Website Design and Development

Website design and development is key to business success in the 21st century. It’s all about web presence. You’ve most likely heard the terms “direct” traffic and “organic” (no, not the vegetable kind) web traffic. The simplified definition of each is that direct traffic refers to visitors entering in your company’s URL directly (thus the name) and organic traffic refers to search engine visits. There are complexities and other differences that are important to understand for today’s web developers and entrepreneurs. We’ll look at some of these below.

Web analytic platforms use a particular calculus (no, not the difficult branch of mathematics) to determine sources of traffic for websites. Here are some terms and what they mean.

  • Organic traffic. This is traffic that is “earned,” as it were, not paid for.
  • Direct traffic. This is traffic that is entering a URL directly and not referred from another website.
  • Paid traffic. As the name suggests, this is traffic resulting from the paid advertising of companies, such as Google AdWords among others.
  • Email traffic. This is traffic from email marketing.
  • Social media traffic. Of course, this is traffic directed from social media sites, such as Facebook, Twitter, and LinkedIn.
  • Referral traffic. This is traffic that is “referred” to a visitor outside of one of the major search engines.

Some stats: Fifty-one (51) percent of all website traffic is organically searched. Ten (10) percent is from paid traffic and 5 percent comes from social media traffic. The remaining 34 percent comes from all other sources.

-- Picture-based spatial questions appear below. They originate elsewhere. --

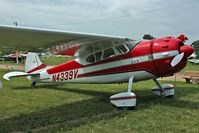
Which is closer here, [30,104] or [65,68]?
[30,104]

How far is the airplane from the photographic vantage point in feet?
16.1

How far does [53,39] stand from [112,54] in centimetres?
223

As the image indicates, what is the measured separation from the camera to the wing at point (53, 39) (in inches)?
167

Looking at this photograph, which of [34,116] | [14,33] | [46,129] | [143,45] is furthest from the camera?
A: [143,45]

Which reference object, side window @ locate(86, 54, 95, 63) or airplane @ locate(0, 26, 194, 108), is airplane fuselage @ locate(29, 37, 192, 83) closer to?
airplane @ locate(0, 26, 194, 108)

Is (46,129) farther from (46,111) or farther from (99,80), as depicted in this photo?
(99,80)

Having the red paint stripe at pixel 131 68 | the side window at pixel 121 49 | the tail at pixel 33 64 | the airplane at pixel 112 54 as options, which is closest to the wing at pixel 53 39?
the airplane at pixel 112 54

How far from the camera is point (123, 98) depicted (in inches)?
211

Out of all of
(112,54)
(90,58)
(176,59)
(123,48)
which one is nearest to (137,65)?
(123,48)

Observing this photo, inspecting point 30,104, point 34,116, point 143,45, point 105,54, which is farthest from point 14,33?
point 143,45

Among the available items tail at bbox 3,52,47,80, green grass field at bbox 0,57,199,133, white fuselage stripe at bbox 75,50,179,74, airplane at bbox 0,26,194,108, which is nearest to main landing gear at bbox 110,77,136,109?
airplane at bbox 0,26,194,108

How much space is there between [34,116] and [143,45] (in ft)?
12.6

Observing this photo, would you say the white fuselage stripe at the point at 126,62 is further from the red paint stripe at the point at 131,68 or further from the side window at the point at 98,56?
the side window at the point at 98,56

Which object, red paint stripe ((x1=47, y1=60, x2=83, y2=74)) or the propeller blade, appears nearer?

Let’s examine direct traffic and organic traffic further.

Direct Traffic

Direct traffic often comes from employees of the company for whom entering in their company’s website (usually bookmarked, we presume) is all part of a day’s work. Customers of a company are also culprits of direct traffic due to return business. They do not need to look up company B when they regularly get their widgets from company A. Then there is word of mouth directed traffic. A web browser (a person, not a thing) has heard about a company’s website and decides to enter into their browser (the thing, not the person). They do not need to look for it through a search engine results because they remember the URL.

Organic Traffic

Organic search traffic is defined by those who explore by means of a search engine such as Bing or Google. Inbound marketers want to increase organic searches, which can affect a company’s website design and development. Organic traffic excludes traffic from paid advertising, but that is not to say that there is not an impact.

Today, we are conditioned to say or respond to “Google it.” When we do this, the ads are displayed first, and this has somewhat of a subliminal effect if you will. The big name search engines have gained users’ trust and therefore a paid ad at the top can influence the web user whether they click on that link or not. On a later search or later on in an initial search a web user may click on a website for which there was an ad even though they passed up the ad. Organic search rankings are often spurred by those who have been taught to scroll down past the ads, which are marked with the small box with “ad” stamped inside.

Organic traffic owes a debt of gratitude to SEO keywords as a primary source. Good use of SEO keywords compete well and increase a website’s ranking, which will garner more organic traffic. Entrepreneurs, marketers and those creating a new website do well to implement best practices based on knowledge of web traffic sources to succeed in their website design and development goals.